** To be done **
Extract, word for word, the lines of the listing below that run from the line containing "From furthest to" through the final line of the listing.

--- Start Excerpted records ---

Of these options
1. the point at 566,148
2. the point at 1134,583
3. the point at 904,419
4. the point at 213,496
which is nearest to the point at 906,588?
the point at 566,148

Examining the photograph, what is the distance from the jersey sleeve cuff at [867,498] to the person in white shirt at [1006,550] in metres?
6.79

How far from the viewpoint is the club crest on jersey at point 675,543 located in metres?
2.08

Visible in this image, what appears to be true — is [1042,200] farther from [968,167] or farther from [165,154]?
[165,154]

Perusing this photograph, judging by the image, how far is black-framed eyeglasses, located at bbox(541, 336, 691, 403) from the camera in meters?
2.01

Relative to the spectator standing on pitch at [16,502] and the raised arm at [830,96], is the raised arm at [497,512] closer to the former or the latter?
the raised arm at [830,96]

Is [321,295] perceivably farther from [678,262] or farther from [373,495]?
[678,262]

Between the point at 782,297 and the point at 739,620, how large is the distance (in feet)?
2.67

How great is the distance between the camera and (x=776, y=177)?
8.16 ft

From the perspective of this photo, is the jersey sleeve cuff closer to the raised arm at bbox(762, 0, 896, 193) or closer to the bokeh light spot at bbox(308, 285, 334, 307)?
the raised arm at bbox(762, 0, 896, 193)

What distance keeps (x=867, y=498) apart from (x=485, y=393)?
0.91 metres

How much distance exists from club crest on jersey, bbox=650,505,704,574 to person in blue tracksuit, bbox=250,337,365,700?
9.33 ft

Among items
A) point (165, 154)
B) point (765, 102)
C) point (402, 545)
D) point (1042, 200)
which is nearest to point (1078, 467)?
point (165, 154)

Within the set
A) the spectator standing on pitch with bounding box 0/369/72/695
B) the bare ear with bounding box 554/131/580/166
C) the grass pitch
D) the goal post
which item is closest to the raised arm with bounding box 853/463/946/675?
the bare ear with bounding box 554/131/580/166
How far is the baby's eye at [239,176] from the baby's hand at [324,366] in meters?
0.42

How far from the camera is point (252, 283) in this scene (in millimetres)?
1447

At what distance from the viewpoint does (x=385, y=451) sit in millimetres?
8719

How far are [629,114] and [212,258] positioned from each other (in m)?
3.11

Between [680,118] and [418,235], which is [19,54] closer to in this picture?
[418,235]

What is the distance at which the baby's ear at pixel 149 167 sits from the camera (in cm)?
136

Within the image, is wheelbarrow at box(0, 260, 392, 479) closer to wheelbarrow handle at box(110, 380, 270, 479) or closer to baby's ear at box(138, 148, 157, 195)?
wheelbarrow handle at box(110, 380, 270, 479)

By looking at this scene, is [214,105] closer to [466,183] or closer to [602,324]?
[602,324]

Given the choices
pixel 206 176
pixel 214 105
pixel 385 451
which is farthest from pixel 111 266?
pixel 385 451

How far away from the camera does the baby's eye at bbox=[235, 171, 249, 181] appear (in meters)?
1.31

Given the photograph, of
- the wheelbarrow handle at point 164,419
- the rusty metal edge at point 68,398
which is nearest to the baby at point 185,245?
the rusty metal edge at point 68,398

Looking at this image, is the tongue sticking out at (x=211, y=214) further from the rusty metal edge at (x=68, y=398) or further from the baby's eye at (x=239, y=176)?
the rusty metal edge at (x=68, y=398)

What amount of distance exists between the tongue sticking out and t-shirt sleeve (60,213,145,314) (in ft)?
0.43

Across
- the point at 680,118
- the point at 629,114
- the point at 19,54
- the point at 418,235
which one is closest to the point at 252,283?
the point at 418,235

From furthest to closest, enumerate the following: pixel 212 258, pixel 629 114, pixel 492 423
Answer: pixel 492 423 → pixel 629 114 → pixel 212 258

--- End Excerpted records ---

** Expected answer **
From furthest to closest, enumerate the following: pixel 212 258, pixel 629 114, pixel 492 423
Answer: pixel 492 423 → pixel 629 114 → pixel 212 258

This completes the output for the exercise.